## WHAT TO PRODUCE
Taking the listing below, restate word for word each line from the line with "97 ford f250 fuse" to the line with "Inter Pipeline Ltd.", ends included, and stop there.

## DATA TO EXAMINE
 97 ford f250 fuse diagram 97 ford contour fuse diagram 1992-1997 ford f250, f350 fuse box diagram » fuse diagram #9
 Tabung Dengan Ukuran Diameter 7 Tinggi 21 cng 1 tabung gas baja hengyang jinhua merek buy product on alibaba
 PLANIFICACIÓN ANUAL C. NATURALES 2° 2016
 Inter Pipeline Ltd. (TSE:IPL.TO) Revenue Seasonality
...
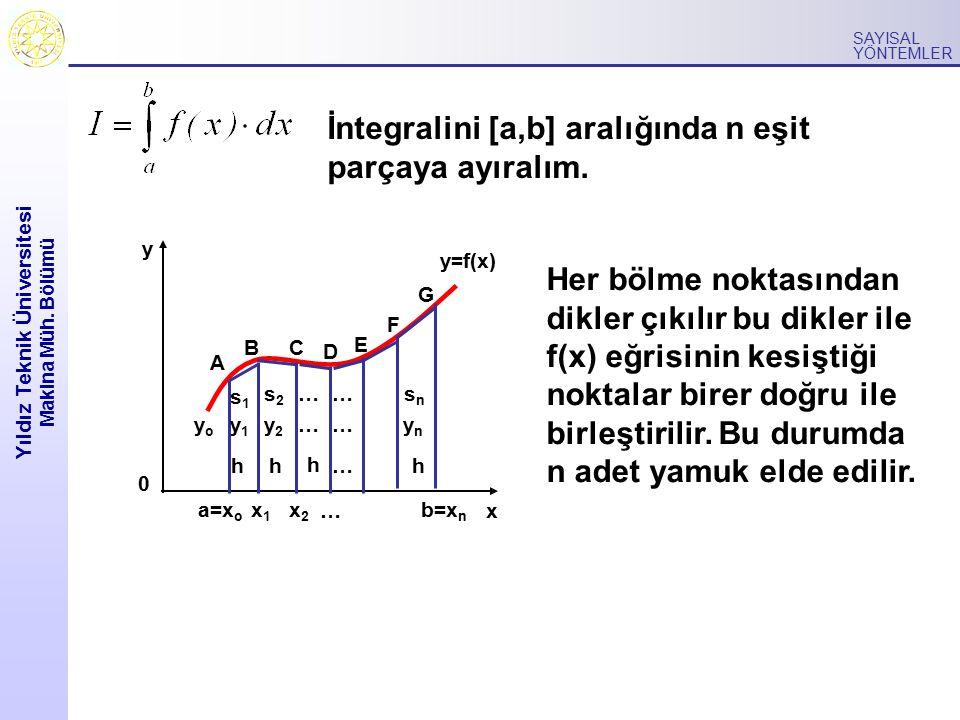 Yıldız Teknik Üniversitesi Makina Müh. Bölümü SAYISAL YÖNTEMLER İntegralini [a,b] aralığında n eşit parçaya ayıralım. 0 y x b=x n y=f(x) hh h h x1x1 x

## EXERCISE OUTPUT
 97 ford f250 fuse diagram 97 ford contour fuse diagram 1992-1997 ford f250, f350 fuse box diagram » fuse diagram #9
 Tabung Dengan Ukuran Diameter 7 Tinggi 21 cng 1 tabung gas baja hengyang jinhua merek buy product on alibaba
 PLANIFICACIÓN ANUAL C. NATURALES 2° 2016
 Inter Pipeline Ltd. (TSE:IPL.TO) Revenue Seasonality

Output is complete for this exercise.